**Page text:**
= Beginning of Section =

The petition states that the Agreement with the United States, signed in 2014:
- provides the legal basis for the stationing of foreign troops on Australian soil including the stationing of 2,500 US Marines each year in Darwin. These troops are under the control of the US Indo-Pacific Command.
- facilitates the stationing of up to six US B52 bombers at RAAF Tindal, some of which are capable of carrying nuclear weapons.
- underpins the basing of nuclear submarines at HMAS Stirling in WA from 2027 onwards, posing a serious health risk in the area should radiation leaks occur.
- could facilitate the launching or support of hostile military actions by the US against other countries in our region which could bring retaliation against the people of Australia. The Agreement should be terminated in order for the Australian government to regain sovereign control of Australian territory and to promote peace in our region.
The e-petition, which was open for only four weeks and received 3,916 signatures.
So, the ALP Federal Government's response? Well, it's is to say, in effect, "if you can't beeat 'em, join 'em." The Indo Pacific region is in the midst of a substantial arms race that Australia is responding to, not fuelling, with its planned acquisition of nuclear-powered submarines, Minister for Defence Industry Pat Conroy said on Tuesday, November 28, 2023.

= End of Section =

**Problem statement:** Please reproduce the part of the petition passage that begins at the words "- facilitates the" and stops after "received 3,916 signatures.". Use only the petition passage for your answers.

**Data shown:**

= Beginning of Section =

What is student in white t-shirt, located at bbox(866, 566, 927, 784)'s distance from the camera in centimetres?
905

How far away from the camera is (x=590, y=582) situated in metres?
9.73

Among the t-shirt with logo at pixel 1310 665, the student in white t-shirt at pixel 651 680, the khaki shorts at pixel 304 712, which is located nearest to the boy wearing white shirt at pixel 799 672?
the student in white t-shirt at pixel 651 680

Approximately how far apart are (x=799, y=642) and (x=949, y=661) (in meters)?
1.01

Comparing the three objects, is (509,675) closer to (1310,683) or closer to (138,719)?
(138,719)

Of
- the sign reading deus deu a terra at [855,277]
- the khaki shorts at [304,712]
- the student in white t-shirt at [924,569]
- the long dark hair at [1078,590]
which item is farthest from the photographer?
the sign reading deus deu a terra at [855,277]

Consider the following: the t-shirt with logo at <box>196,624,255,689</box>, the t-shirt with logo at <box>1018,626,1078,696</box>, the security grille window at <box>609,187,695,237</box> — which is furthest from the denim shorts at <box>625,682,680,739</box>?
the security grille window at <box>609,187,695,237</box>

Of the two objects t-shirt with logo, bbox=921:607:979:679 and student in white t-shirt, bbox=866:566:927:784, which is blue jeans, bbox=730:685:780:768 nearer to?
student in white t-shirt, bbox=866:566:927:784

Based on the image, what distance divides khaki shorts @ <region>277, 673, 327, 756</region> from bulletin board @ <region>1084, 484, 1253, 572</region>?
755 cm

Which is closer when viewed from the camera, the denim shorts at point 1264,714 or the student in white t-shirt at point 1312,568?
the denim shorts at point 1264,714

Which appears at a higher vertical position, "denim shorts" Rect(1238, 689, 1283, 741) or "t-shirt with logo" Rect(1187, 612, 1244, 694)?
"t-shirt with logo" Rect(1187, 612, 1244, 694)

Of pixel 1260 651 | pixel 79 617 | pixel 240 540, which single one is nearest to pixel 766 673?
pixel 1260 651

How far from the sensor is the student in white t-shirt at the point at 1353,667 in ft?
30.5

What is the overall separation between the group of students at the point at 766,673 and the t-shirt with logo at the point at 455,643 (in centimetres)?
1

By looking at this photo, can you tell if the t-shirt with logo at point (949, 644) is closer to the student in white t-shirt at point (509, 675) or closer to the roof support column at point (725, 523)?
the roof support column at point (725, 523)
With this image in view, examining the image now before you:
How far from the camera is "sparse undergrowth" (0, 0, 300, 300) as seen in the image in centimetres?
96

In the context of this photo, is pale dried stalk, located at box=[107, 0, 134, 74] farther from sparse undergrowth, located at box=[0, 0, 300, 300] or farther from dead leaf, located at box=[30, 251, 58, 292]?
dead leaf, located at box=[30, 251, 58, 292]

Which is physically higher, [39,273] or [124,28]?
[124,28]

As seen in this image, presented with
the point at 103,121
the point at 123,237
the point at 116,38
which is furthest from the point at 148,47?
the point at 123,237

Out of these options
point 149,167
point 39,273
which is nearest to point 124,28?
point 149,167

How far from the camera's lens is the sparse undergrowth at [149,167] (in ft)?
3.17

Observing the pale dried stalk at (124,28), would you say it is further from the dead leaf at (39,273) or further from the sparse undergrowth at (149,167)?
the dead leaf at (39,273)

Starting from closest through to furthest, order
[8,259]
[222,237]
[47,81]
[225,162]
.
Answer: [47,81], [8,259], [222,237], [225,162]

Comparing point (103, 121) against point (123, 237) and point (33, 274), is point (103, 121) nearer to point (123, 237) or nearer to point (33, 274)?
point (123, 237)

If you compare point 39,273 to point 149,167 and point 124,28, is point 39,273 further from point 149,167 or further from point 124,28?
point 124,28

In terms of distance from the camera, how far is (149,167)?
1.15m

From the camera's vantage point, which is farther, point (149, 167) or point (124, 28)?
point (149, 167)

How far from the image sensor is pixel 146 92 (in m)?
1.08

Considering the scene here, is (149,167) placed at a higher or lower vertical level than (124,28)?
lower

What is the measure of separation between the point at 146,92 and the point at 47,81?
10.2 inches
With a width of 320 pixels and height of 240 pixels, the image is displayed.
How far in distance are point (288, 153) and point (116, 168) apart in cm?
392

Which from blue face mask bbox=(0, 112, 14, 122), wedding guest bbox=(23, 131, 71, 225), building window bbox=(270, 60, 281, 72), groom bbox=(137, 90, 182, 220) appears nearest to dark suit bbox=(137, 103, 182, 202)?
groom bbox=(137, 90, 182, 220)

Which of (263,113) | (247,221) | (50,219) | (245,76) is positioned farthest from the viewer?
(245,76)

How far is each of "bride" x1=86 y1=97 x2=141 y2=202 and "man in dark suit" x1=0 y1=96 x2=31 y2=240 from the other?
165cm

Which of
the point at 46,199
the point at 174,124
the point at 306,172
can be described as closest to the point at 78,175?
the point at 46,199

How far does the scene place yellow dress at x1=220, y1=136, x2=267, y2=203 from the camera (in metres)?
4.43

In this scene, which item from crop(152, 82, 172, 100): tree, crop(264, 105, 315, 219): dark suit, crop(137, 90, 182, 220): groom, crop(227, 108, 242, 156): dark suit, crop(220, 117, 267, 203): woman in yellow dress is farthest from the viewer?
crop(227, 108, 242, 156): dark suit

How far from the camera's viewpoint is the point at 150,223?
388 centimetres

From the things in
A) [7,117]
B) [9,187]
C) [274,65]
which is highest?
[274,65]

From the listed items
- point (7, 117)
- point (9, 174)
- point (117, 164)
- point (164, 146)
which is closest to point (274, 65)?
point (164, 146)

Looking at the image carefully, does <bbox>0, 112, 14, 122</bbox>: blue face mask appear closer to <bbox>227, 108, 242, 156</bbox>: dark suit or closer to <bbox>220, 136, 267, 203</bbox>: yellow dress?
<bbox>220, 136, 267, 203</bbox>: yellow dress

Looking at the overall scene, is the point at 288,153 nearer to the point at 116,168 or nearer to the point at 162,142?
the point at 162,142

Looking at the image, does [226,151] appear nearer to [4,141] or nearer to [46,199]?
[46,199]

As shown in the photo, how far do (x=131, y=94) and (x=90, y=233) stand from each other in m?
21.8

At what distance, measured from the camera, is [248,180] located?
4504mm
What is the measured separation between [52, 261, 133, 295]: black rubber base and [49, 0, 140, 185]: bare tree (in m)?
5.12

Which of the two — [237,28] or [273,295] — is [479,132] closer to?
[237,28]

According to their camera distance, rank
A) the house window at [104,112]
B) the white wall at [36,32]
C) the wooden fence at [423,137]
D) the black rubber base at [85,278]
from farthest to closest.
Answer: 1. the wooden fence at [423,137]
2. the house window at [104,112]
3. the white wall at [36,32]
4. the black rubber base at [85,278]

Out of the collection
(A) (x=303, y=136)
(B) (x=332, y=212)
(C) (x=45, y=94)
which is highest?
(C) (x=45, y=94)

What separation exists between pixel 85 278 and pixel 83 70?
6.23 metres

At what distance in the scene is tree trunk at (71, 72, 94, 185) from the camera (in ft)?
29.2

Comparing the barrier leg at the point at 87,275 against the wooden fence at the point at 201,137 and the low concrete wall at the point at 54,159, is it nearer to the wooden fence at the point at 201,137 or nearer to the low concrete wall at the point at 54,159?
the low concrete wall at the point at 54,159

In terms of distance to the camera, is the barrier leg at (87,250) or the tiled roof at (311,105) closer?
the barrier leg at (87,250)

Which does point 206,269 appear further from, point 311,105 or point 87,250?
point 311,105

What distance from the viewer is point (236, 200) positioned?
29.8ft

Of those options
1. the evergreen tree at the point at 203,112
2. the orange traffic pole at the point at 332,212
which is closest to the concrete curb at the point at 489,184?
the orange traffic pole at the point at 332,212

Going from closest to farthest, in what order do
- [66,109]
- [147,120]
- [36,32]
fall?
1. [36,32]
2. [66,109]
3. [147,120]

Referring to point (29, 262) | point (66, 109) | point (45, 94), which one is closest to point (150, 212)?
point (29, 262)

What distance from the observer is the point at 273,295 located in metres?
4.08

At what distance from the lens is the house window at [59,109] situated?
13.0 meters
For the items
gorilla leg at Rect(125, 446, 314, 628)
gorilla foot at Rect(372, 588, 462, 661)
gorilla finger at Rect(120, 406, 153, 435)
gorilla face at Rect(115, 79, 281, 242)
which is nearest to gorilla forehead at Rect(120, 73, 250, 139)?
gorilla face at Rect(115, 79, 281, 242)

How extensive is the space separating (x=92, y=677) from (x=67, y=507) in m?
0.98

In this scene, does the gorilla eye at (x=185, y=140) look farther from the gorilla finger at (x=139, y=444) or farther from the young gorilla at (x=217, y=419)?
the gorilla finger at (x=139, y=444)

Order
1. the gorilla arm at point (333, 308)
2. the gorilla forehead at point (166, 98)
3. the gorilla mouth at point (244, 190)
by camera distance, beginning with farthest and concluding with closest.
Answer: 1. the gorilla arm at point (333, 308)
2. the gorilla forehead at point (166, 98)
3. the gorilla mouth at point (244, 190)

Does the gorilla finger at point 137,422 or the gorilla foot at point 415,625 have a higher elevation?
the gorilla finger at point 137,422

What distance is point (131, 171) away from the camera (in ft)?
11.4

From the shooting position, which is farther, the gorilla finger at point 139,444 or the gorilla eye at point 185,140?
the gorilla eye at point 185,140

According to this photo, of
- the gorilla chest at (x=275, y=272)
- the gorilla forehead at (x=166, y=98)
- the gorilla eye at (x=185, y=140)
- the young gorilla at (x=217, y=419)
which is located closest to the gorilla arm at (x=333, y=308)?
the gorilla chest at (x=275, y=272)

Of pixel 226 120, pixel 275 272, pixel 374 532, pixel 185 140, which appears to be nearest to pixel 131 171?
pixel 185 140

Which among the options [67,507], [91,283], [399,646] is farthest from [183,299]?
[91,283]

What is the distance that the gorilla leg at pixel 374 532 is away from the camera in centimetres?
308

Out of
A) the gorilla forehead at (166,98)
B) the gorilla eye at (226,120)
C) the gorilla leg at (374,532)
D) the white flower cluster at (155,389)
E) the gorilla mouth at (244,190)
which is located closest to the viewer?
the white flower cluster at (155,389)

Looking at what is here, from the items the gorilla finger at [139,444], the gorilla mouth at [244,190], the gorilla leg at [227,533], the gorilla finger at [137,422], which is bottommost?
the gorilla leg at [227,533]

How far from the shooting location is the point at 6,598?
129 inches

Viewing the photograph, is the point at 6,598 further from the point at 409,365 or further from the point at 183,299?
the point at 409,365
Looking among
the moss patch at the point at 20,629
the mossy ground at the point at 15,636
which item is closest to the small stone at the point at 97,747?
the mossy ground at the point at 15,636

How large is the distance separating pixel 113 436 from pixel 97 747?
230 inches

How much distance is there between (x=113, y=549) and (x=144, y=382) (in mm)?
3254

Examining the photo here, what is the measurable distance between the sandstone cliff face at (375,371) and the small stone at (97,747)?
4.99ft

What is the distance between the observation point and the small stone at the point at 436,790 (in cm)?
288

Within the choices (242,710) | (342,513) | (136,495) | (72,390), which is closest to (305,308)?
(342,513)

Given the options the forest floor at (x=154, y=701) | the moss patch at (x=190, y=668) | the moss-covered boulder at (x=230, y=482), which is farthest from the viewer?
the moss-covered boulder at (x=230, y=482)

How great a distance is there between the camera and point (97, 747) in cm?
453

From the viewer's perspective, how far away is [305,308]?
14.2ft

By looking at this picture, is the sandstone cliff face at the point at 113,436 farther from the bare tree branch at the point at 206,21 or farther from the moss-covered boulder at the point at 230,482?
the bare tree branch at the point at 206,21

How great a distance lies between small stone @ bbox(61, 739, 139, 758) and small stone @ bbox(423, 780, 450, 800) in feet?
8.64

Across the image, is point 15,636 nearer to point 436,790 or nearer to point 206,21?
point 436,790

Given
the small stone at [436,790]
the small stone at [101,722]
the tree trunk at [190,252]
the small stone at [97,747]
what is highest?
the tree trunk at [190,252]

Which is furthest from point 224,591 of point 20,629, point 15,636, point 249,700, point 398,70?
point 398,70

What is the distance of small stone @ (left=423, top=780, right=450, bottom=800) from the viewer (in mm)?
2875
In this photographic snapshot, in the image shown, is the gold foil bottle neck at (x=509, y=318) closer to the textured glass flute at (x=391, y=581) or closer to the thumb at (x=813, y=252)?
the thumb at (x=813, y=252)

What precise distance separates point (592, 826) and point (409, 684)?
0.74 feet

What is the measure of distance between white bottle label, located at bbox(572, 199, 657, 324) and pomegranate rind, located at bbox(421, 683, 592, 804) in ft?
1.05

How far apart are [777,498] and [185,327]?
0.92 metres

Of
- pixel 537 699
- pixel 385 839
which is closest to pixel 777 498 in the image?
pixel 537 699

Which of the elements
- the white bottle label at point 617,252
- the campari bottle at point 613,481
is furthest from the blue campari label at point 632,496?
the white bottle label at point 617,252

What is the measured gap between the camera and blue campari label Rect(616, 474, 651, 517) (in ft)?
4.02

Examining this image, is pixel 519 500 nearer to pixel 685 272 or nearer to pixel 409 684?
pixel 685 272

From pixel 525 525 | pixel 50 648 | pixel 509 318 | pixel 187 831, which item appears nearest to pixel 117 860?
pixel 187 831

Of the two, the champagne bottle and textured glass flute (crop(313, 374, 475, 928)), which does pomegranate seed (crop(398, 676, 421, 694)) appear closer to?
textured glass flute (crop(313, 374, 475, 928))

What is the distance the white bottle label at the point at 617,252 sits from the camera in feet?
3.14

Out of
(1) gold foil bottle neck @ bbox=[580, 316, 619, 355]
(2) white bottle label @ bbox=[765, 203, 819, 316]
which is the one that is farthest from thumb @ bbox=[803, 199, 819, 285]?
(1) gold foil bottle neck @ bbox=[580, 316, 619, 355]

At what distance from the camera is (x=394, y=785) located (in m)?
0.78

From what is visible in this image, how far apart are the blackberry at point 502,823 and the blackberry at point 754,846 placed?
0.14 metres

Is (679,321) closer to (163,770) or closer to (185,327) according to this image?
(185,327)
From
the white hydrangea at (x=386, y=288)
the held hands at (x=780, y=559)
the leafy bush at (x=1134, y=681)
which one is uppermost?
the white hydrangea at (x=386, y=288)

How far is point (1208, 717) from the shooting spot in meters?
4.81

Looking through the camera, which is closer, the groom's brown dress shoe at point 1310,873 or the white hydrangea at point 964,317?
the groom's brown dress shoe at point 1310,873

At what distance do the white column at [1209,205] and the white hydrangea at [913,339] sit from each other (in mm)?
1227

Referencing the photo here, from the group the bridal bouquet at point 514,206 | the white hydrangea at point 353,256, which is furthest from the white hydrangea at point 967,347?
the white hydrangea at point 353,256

= End of Section =

**Completed exercise:**
- facilitates the stationing of up to six US B52 bombers at RAAF Tindal, some of which are capable of carrying nuclear weapons.
- underpins the basing of nuclear submarines at HMAS Stirling in WA from 2027 onwards, posing a serious health risk in the area should radiation leaks occur.
- could facilitate the launching or support of hostile military actions by the US against other countries in our region which could bring retaliation against the people of Australia. The Agreement should be terminated in order for the Australian government to regain sovereign control of Australian territory and to promote peace in our region.
The e-petition, which was open for only four weeks and received 3,916 signatures.